What you will do
Render each line of the listing below as one string in a JSON array, skipping blank lines. Leave the picture lines out of your answer.

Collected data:
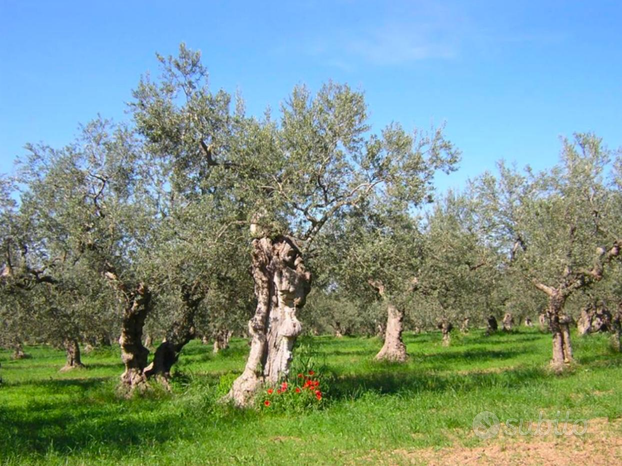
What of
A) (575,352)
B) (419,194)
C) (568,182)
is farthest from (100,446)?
(575,352)

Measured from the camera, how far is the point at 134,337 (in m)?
18.0

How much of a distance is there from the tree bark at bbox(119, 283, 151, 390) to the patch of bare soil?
1057cm

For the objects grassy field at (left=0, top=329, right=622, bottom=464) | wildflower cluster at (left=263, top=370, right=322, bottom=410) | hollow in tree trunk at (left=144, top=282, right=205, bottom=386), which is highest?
hollow in tree trunk at (left=144, top=282, right=205, bottom=386)

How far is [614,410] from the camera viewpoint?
1132cm

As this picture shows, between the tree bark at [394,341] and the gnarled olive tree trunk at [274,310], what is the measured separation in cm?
1387

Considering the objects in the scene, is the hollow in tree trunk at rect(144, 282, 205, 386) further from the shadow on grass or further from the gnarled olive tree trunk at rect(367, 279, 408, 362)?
the gnarled olive tree trunk at rect(367, 279, 408, 362)

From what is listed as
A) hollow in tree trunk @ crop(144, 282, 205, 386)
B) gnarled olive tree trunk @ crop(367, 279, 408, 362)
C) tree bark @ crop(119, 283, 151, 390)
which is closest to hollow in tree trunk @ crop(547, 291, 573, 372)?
gnarled olive tree trunk @ crop(367, 279, 408, 362)

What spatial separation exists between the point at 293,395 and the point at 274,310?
222 cm

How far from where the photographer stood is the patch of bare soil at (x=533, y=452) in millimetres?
8391

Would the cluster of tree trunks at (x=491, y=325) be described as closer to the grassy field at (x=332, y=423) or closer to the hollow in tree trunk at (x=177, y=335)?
the grassy field at (x=332, y=423)

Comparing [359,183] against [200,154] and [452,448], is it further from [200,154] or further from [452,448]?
[452,448]

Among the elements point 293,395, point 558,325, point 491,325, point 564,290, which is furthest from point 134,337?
point 491,325

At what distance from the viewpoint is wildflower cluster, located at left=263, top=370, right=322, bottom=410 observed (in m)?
12.6

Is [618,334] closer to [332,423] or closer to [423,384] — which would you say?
[423,384]
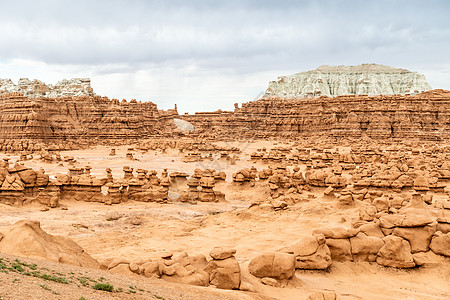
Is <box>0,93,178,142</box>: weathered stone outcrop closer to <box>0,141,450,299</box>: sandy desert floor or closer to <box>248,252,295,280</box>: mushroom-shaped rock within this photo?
<box>0,141,450,299</box>: sandy desert floor

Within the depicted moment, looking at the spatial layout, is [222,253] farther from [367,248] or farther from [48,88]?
[48,88]

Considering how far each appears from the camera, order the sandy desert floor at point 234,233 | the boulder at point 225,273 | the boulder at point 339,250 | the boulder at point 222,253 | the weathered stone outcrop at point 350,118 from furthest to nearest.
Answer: the weathered stone outcrop at point 350,118 < the boulder at point 339,250 < the sandy desert floor at point 234,233 < the boulder at point 222,253 < the boulder at point 225,273

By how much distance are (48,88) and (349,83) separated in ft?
227

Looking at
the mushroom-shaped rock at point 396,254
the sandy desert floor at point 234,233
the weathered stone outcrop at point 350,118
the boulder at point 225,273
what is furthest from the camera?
the weathered stone outcrop at point 350,118

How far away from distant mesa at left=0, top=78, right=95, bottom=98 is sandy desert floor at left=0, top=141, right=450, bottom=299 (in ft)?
201

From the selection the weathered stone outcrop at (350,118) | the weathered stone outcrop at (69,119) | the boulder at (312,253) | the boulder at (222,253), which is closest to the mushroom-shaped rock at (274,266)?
the boulder at (222,253)

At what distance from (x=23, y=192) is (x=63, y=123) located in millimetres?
54986

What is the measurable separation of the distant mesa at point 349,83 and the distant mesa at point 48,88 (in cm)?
4787

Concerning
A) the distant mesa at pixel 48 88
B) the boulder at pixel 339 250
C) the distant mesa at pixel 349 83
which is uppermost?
the distant mesa at pixel 349 83

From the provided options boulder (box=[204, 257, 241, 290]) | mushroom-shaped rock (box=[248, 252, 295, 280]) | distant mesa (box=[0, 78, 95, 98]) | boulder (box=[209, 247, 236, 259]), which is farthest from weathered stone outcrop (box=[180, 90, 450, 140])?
boulder (box=[204, 257, 241, 290])

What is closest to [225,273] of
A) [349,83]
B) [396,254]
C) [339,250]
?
[339,250]

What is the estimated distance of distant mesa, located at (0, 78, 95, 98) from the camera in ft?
243

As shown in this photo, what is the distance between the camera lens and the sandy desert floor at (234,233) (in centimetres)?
970

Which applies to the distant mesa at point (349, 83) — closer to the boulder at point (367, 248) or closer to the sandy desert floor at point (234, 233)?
the sandy desert floor at point (234, 233)
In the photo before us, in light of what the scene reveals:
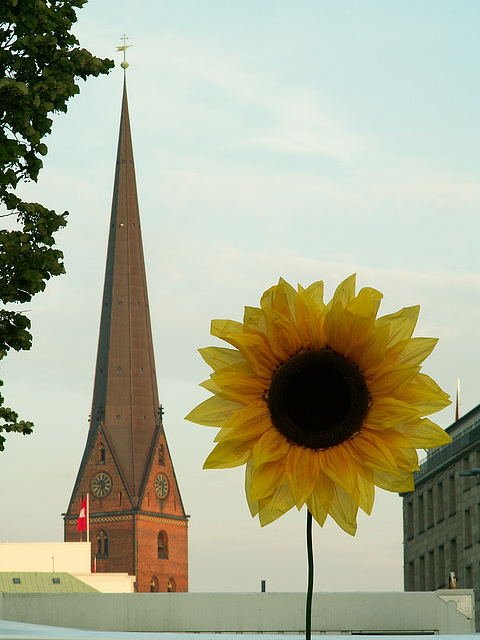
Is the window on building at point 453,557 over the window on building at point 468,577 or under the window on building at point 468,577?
over

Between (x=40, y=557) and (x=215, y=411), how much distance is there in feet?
446

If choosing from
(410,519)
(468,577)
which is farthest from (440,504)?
(468,577)

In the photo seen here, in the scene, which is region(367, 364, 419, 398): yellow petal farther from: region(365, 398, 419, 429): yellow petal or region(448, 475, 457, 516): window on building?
region(448, 475, 457, 516): window on building

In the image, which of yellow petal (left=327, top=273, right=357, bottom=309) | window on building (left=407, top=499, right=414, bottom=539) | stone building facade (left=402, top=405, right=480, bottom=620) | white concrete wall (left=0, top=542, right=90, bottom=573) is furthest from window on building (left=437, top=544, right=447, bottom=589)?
yellow petal (left=327, top=273, right=357, bottom=309)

Solution for this problem
[
  "What of",
  "A) (575,352)",
  "B) (419,194)",
  "C) (568,182)",
  "is farthest from (100,446)?",
  "(575,352)",
  "Measured from the camera, how far is the point at 134,337 (in m)?",
  "18.0",
  "How much of a distance is there from the tree bark at bbox(119, 283, 151, 390) to the patch of bare soil?",
  "1057cm",
  "For the objects grassy field at (left=0, top=329, right=622, bottom=464) | wildflower cluster at (left=263, top=370, right=322, bottom=410) | hollow in tree trunk at (left=144, top=282, right=205, bottom=386), which is highest?",
  "hollow in tree trunk at (left=144, top=282, right=205, bottom=386)",
  "How far is [614,410] from the camera viewpoint?",
  "1132cm",
  "As this picture shows, between the tree bark at [394,341] and the gnarled olive tree trunk at [274,310], what is the measured separation in cm?",
  "1387",
  "Considering the objects in the scene, is the hollow in tree trunk at rect(144, 282, 205, 386) further from the shadow on grass or further from the gnarled olive tree trunk at rect(367, 279, 408, 362)?",
  "the gnarled olive tree trunk at rect(367, 279, 408, 362)",
  "From what is listed as",
  "A) hollow in tree trunk @ crop(144, 282, 205, 386)",
  "B) gnarled olive tree trunk @ crop(367, 279, 408, 362)",
  "C) tree bark @ crop(119, 283, 151, 390)",
  "which is closest to hollow in tree trunk @ crop(547, 291, 573, 372)?",
  "gnarled olive tree trunk @ crop(367, 279, 408, 362)",
  "What spatial separation exists between the point at 293,395 and the point at 274,310?",
  "222 cm",
  "How far from where the photographer stood is the patch of bare soil at (x=533, y=452) in millimetres?",
  "8391",
  "Would the cluster of tree trunks at (x=491, y=325) be described as closer to the grassy field at (x=332, y=423) or closer to the hollow in tree trunk at (x=177, y=335)?",
  "the grassy field at (x=332, y=423)",
  "Comparing [359,183] against [200,154] and [452,448], is it further from [200,154] or further from [452,448]?",
  "[452,448]",
  "Among the elements point 293,395, point 558,325, point 491,325, point 564,290, which is furthest from point 134,337?",
  "point 491,325",
  "At what distance from the viewpoint is wildflower cluster, located at left=263, top=370, right=322, bottom=410 observed (in m)?",
  "12.6",
  "Is [618,334] closer to [332,423] or closer to [423,384] — which would you say?",
  "[423,384]",
  "Is <box>0,93,178,142</box>: weathered stone outcrop closer to <box>0,141,450,299</box>: sandy desert floor or closer to <box>248,252,295,280</box>: mushroom-shaped rock within this photo?",
  "<box>0,141,450,299</box>: sandy desert floor",
  "Within the depicted moment, looking at the spatial layout, is [222,253] farther from [367,248] or farther from [48,88]?",
  "[48,88]",
  "Considering how far each appears from the camera, order the sandy desert floor at point 234,233 | the boulder at point 225,273 | the boulder at point 339,250 | the boulder at point 222,253 | the weathered stone outcrop at point 350,118 from furthest to nearest.",
  "Answer: the weathered stone outcrop at point 350,118 < the boulder at point 339,250 < the sandy desert floor at point 234,233 < the boulder at point 222,253 < the boulder at point 225,273",
  "By how much distance are (48,88) and (349,83) separated in ft?",
  "227",
  "Looking at",
  "the mushroom-shaped rock at point 396,254",
  "the sandy desert floor at point 234,233",
  "the weathered stone outcrop at point 350,118",
  "the boulder at point 225,273",
  "what is furthest from the camera?",
  "the weathered stone outcrop at point 350,118",
  "How far away from distant mesa at left=0, top=78, right=95, bottom=98 is sandy desert floor at left=0, top=141, right=450, bottom=299 (in ft)?",
  "201",
  "From the selection the weathered stone outcrop at (350,118) | the weathered stone outcrop at (69,119) | the boulder at (312,253) | the boulder at (222,253), which is closest to the mushroom-shaped rock at (274,266)?",
  "the boulder at (222,253)",
  "At what distance from (x=23, y=192) is (x=63, y=123) located in millimetres?",
  "54986",
  "What is the measurable separation of the distant mesa at point 349,83 and the distant mesa at point 48,88 (in cm)?",
  "4787",
  "Concerning",
  "A) the distant mesa at pixel 48 88",
  "B) the boulder at pixel 339 250",
  "C) the distant mesa at pixel 349 83",
  "which is uppermost?",
  "the distant mesa at pixel 349 83",
  "From the provided options boulder (box=[204, 257, 241, 290]) | mushroom-shaped rock (box=[248, 252, 295, 280]) | distant mesa (box=[0, 78, 95, 98]) | boulder (box=[209, 247, 236, 259]), which is farthest from weathered stone outcrop (box=[180, 90, 450, 140])?",
  "boulder (box=[204, 257, 241, 290])",
  "What is closest to [225,273] of",
  "A) [349,83]",
  "B) [396,254]",
  "C) [339,250]",
  "?",
  "[339,250]",
  "What is the estimated distance of distant mesa, located at (0, 78, 95, 98) from the camera in ft?",
  "243",
  "As shown in this photo, what is the distance between the camera lens and the sandy desert floor at (234,233) (in centimetres)?",
  "970",
  "Which applies to the distant mesa at point (349, 83) — closer to the boulder at point (367, 248) or closer to the sandy desert floor at point (234, 233)?",
  "the sandy desert floor at point (234, 233)",
  "In the photo before us, in light of what the scene reveals:",
  "Is the window on building at point 453,557 over the window on building at point 468,577 or under the window on building at point 468,577?",
  "over",
  "Between (x=40, y=557) and (x=215, y=411), how much distance is there in feet?",
  "446",
  "If choosing from",
  "(410,519)",
  "(468,577)",
  "which is farthest from (440,504)?",
  "(468,577)",
  "In the photo seen here, in the scene, which is region(367, 364, 419, 398): yellow petal farther from: region(365, 398, 419, 429): yellow petal or region(448, 475, 457, 516): window on building?",
  "region(448, 475, 457, 516): window on building",
  "In the image, which of yellow petal (left=327, top=273, right=357, bottom=309) | window on building (left=407, top=499, right=414, bottom=539) | stone building facade (left=402, top=405, right=480, bottom=620) | white concrete wall (left=0, top=542, right=90, bottom=573) is furthest from window on building (left=437, top=544, right=447, bottom=589)?",
  "yellow petal (left=327, top=273, right=357, bottom=309)"
]